Like most learned from traveling, it is a lesson that informs me still.


The Morel Mindset

by Richard Paige

Life is more than school and football for Coach Don Morel. His philosophy is on full display when the Little Giants are on the road.

Sure, expectations are high—to play well and to win—and the team travels first class to road games, stays in nice hotels, and shuttles around in busses equipped with Wi-Fi and satellite TV.

And rest—the players get a chance to rest.

“With the rigors of Wabash College, a road game is better for our kids,” Morel says. “They look at the trip as a three- or four-hour nap.

“Typically, on our way to a game, the kids do some studying and we might put a movie on. After the game, it’s more fun. We put other games on, there is food on the bus, and we try and get back to campus as quickly as possible so the kids can get back to a normal routine.”

It’s what happens between those bus rides that reveals the Morel mindset.

A Wabash football coach since 2011, Morel is a master of the side trip—a brief excursion to take the focus off of football and school. In 2012, the squad visited the St. Louis Zoo while on a road trip to face Washington University. Just last year, the team visited Arlington National Cemetery and the Lincoln and Washington Monuments while in Virginia on the season-opening road trip.

It breaks the monotony and can leave a lasting impression.

“There is just so much to see out there,” Morel explains. “Going to the zoo might not sound like a big deal, but when you’ve been blasted away with academics for seven weeks and you get to spend the day at a zoo, that’s a great experience. And if you are going to be in Washington, D.C., you might as well see Washington, D.C. If you talk to kids who went on that trip, they will talk about that visit to Arlington and the monuments. At some point, they will mention, by the way, we won the football game.”

Morel’s sense of place even applies to the after-game menu on the bus. Although he grew up in Los Angeles and lived in Chicago, the coach fiercely appreciates the uniqueness of small town life.

“Every small town has one place that makes something special,” he said.

“A lot of our opponents go the franchise route and save a buck a sandwich. To me that’s silly. You’ve got 60 kids on a trip and you save 60 bucks for a lousy sandwich. Life’s too short.”

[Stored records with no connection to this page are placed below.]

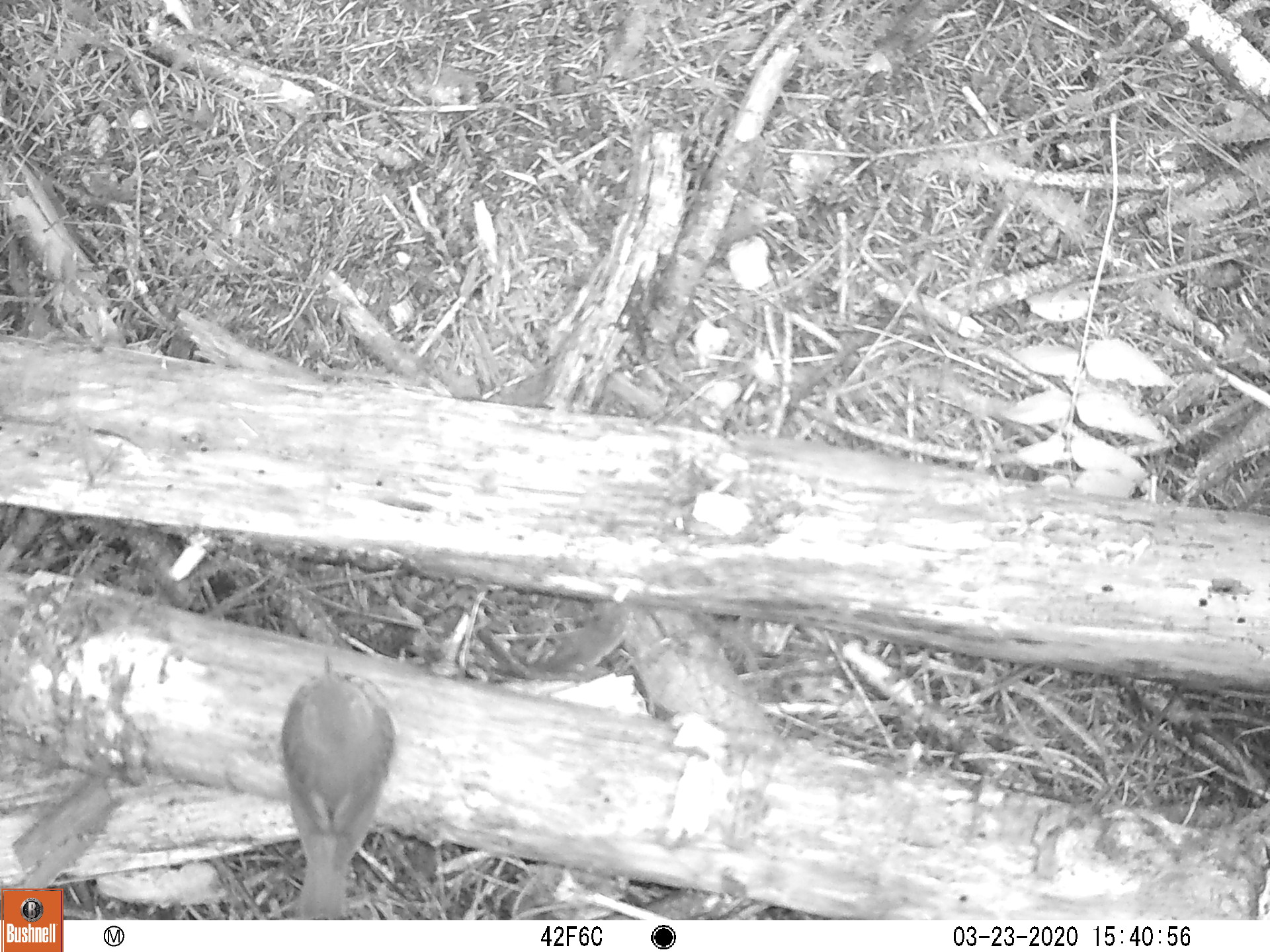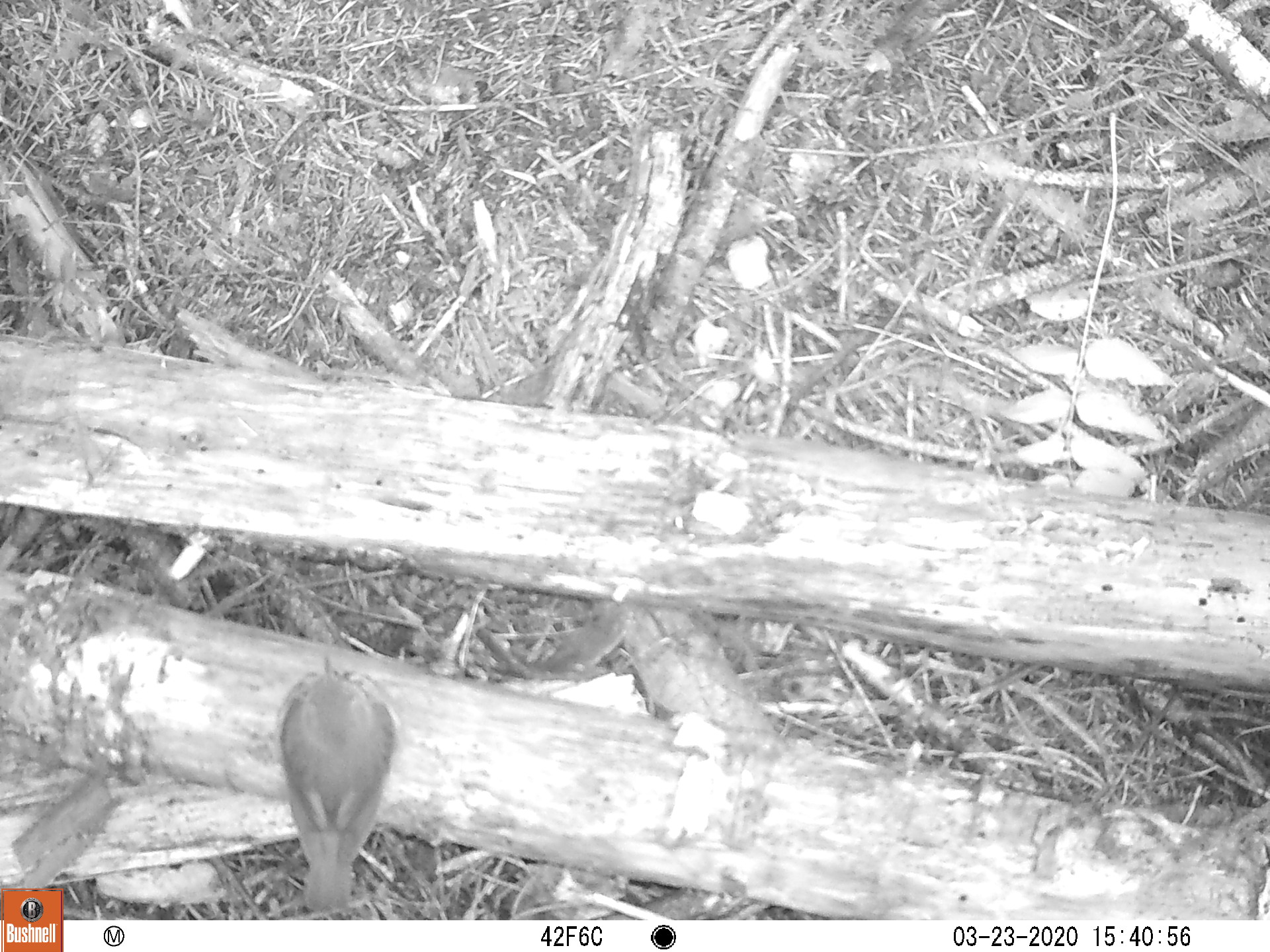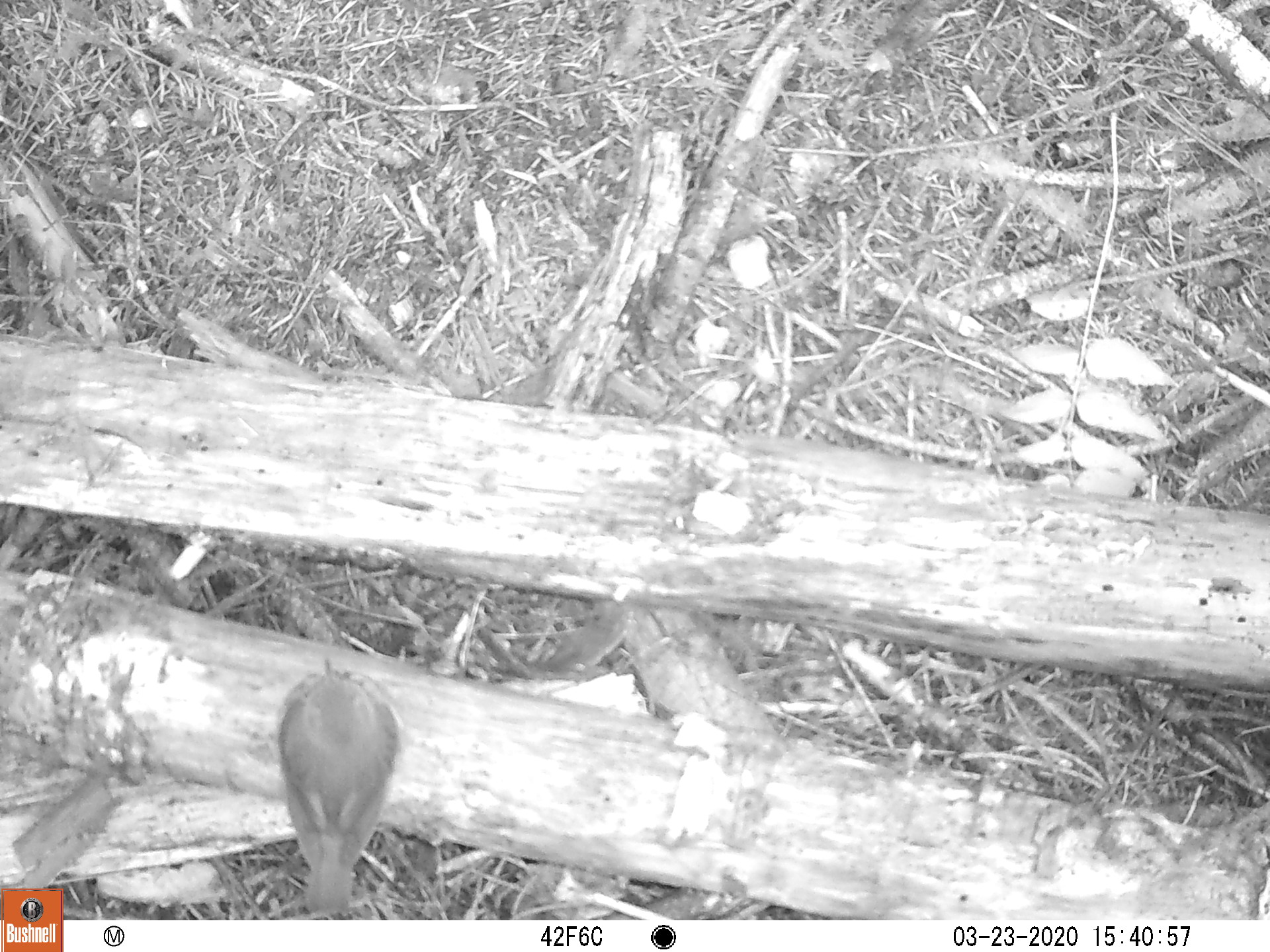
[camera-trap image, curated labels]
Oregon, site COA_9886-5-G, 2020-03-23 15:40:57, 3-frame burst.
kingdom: Animalia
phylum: Chordata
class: Aves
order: Passeriformes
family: Turdidae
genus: Catharus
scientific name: Catharus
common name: brown thrushes and nightingale-thrushes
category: catharus species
Catharus species (brown thrushes and nightingale-thrushes) (Catharus).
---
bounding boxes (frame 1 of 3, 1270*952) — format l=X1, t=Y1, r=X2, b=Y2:
catharus species: l=270, t=637, r=409, b=910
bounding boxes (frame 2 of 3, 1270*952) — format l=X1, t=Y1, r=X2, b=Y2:
catharus species: l=263, t=647, r=408, b=915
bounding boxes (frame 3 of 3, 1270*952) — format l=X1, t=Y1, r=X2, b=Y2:
catharus species: l=276, t=639, r=411, b=915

He rattles off some of the places he frequents—Nelson’s Cheese & Deli in St. Thomas, or Der Dutchman, a broasted chicken place at Ohio Wesleyan, or The Whole Darn Thing (“the best meatball sub I’ve ever had.”) near Allegheny. It adds a little spice (sometimes literally) to the trip.

The Morel mindset carries into the postseason, as well. Last year during the Little Giants’ quarterfinal playoff appearance in St. Paul, MN, the team squeezed in another side trip.

“If you are going to be in Minnesota, you gotta go see that Mall of America,” he says. “It was an absolutely great experience. Something else besides school and football.”